Neurogenetic Laboratory of UNIFI contributed to the paper “Multi-pathway blood biomarkers to target and monitor multidimensional prevention of cognitive and functional decline (nested in the IN-TeMPO study framed within the World-Wide FINGERS network)” by Gessica Sala, Luca Cuffaro, Federico Emanuele Pozzi, Simona Andreoni, Chiara Bazzini, Elisa Conti, Chiara Paola Zoia, Simone Beretta, Lucio Tremolizzo, Giuseppe Bellelli, Chukwuma Okoye, Maria Cristina Ferrara, Annamaria De Luca, Roberta Lenti, Paola Mantuano, Paola Pontrelli, Alessandra Stasi, Giovanni Defazio, Vincenzo Solfrizzi, Lucilla Crudele, Cristina Airoldi, Ferdinando Chiaradonna, Maria Pia Longhese, Giovanni Messina, Antonino Natalello, Ivan Orlandi, Alessandra Aloisi, Simonetta Capone, Assunta Ingannato, Benedetta Nacmias, Daniela Capello, Francesca Mangialasche and Carlo Ferrarese, recently accepted for the publication on the Journal “Frontiers in Aging Neuroscience, section Alzheimer's Disease and Related Dementias”. The In-TeMPO study involved different spokes of the AGE-IT project (Spoke 8, Spoke3 – Unifi, Spoke 9).
The Neurogenetic laboratory is also preparing an abstract to submit to the CALL FOR PAPERS for the participation to the Second General Meeting di Age-IT, that will be held in Naples on Oct 29th-31st 2025.
In this semester, the UNIPD activity focused on the following three research lines:
1) Plasma pTau217 as a Marker of Alzheimer’s Co-Pathology in Parkinsonian Disorders
We investigated the utility of plasma phosphorylated Tau 217 (pTau217) as a biomarker for Alzheimer's disease (AD) co-pathology in a cohort of 170 participants, including individuals diagnosed with Parkinson’s disease (PD), progressive supranuclear palsy (PSP), and dementia with Lewy bodies (DLB). Following comprehensive data analysis, we prepared and submitted a manuscript titled "Plasma pTau217 as a Marker for Alzheimer’s Co-Pathology in Parkinson’s Spectrum Disorders."
2) Serum Biomarkers Across Neurodegenerative Disorders
We analyzed serum levels of GFAP, neurofilament light (NfL), and pTau181 in a cohort of 179 participants, including 120 PD patients, 88 with AD, 16 with frontotemporal dementia (FTD), 11 with multiple system atrophy (MSA), and 14 with PSP. These were compared with 30 age- and sex-matched healthy controls (HCs). Biomarker measurements were conducted using the SIMOA platform. Based on the findings, we submitted a manuscript entitled "The Role of Blood-Based Biomarkers in Parkinsonian Disorders, Alzheimer’s Disease, and Frontotemporal Dementia."

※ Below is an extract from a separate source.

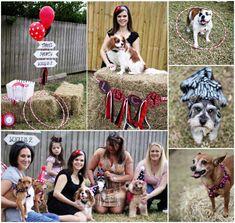 Yappy Birthday Pawty - Dog Birthday Party - Cavalier King Charles Spaniel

3) Associations Between Blood Biomarkers, Brain Volume, and Cognition in PD
We explored the relationship between serum biomarkers, brain imaging, and cognitive status in 58 PD patients, divided into 37 cognitively unimpaired (PD-NC) and 21 cognitively impaired (PD-CI) individuals. Each participant underwent T1-weighted and T2-weighted FLAIR MRI scans using a Philips 3T scanner. Serum biomarkers were again analyzed via the SIMOA method. A manuscript based on this study is currently in preparation.